According to a report of CBCP News, Vincent, a 21-years-old new recruit is the only son of a Swiss father and a Filipino mother from Santa Fe in Bantayan Island, Cebu. He was born and raised in Cugy, Switzerland.
His primary role as part of the Swiss Guards is to serve the Pope. The army is now a de facto military force in Vatican City. They are still committed to representing the Sacred College of Cardinals in the event of the absence of a decision by the Pope.
They also conduct ceremonial duties as honorary guards at papal liturgies and other Vatican functions, such as receptions for heads of state and monarchs and audiences. The guards are clearly identifiable in their famous antique blue, red, and yellow striped uniforms.
Traditionally, the selection and oath of new guards take place in May. However, the ritual was canceled this year as a result of the coronavirus crisis that destroyed Italy.
The Pope greeted the new guards and their families. Pope Francis thanked the Swiss Guards for their service, reminding them of their duty to the Church.
“The time you will spend here is a unique moment in your life. May you live it in a spirit of fraternity, helping one another to lead a meaningful and joyfully Christian life,” Francis said.

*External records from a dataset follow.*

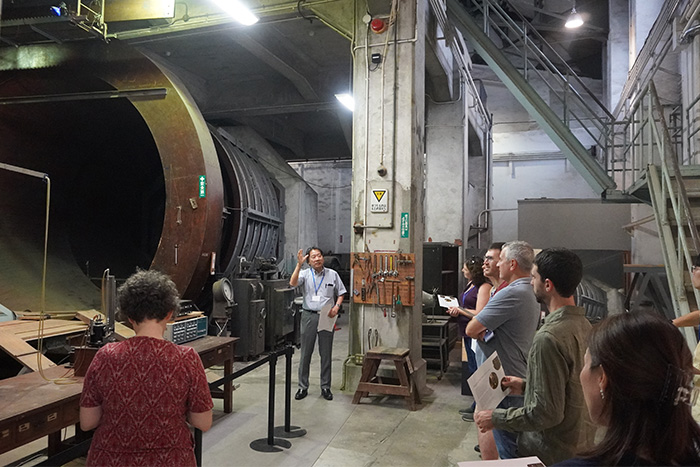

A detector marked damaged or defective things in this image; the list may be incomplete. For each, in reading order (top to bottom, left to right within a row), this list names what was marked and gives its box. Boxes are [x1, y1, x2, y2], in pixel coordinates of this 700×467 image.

rusty tunnel opening [0, 69, 165, 310]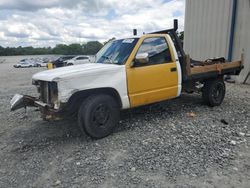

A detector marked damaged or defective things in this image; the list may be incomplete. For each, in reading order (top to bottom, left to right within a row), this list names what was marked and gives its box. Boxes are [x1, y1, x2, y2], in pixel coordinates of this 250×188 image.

damaged pickup truck [10, 20, 243, 138]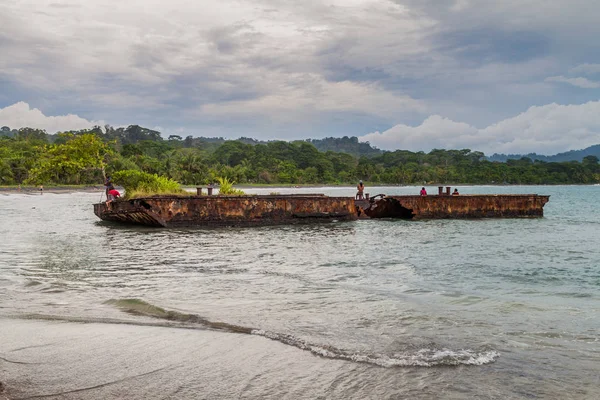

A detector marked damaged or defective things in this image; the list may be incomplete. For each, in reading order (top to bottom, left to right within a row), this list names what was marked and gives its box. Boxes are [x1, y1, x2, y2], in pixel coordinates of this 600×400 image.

corroded metal hull [93, 195, 356, 227]
rust stains on hull [93, 195, 356, 227]
rusted barge hull [94, 195, 356, 227]
rusty shipwreck [94, 186, 548, 227]
corroded metal hull [356, 193, 548, 219]
rusted barge hull [358, 193, 552, 219]
rust stains on hull [358, 194, 552, 219]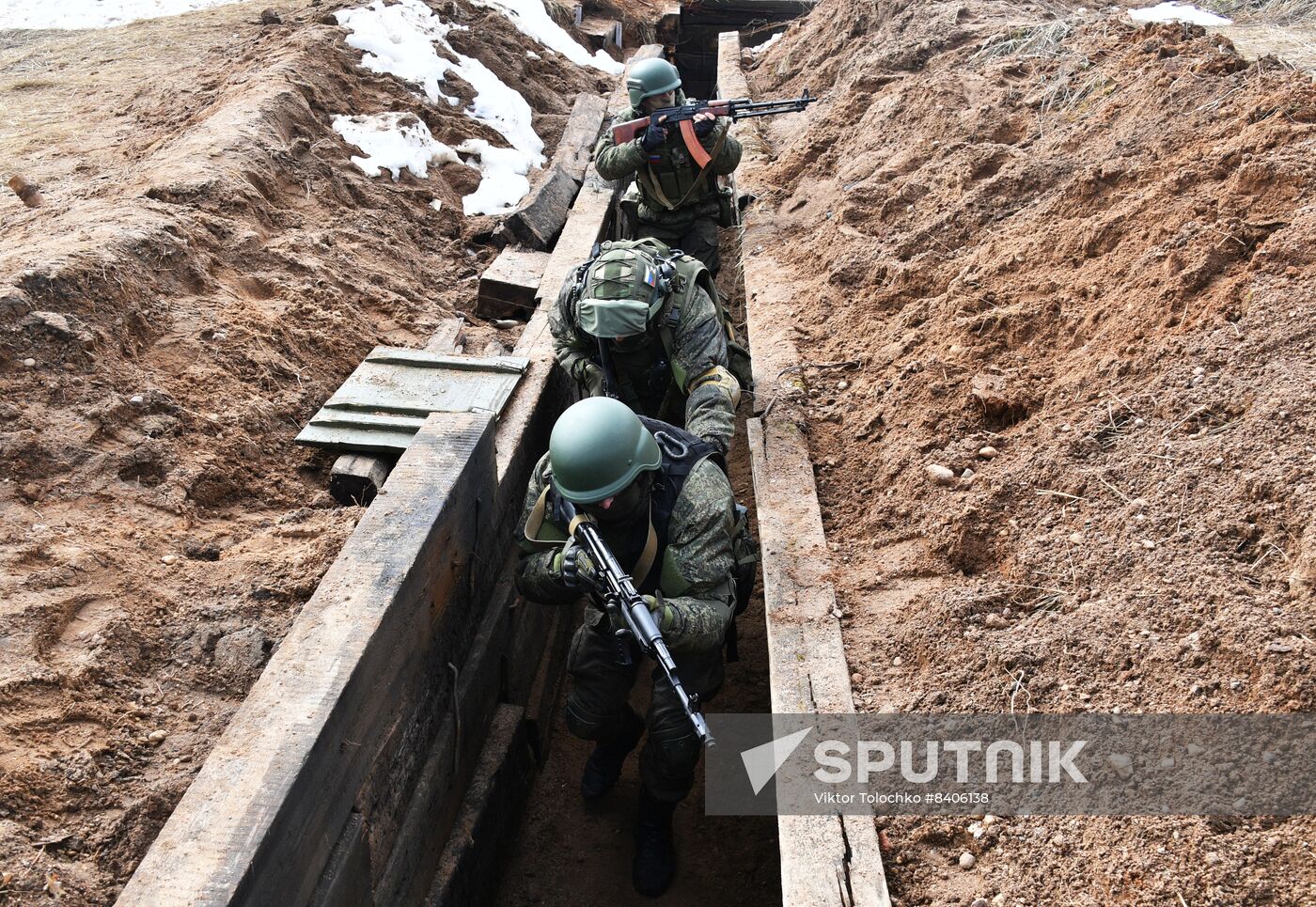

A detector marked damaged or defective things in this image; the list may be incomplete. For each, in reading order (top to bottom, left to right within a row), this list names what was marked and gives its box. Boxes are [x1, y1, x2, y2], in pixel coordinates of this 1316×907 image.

rusty metal sheet [296, 344, 526, 452]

“With His help and the power of the Holy Spirit, you will serenely face the obstacles and challenges of life. Do not forget that the Lord is always at your side: I sincerely hope that you will always feel His consoling presence,” the Pontiff added.
New applicants are expected to be unmarried Swiss males at the age of 19 to 30 years old. They were required to finish training under the Swiss Army.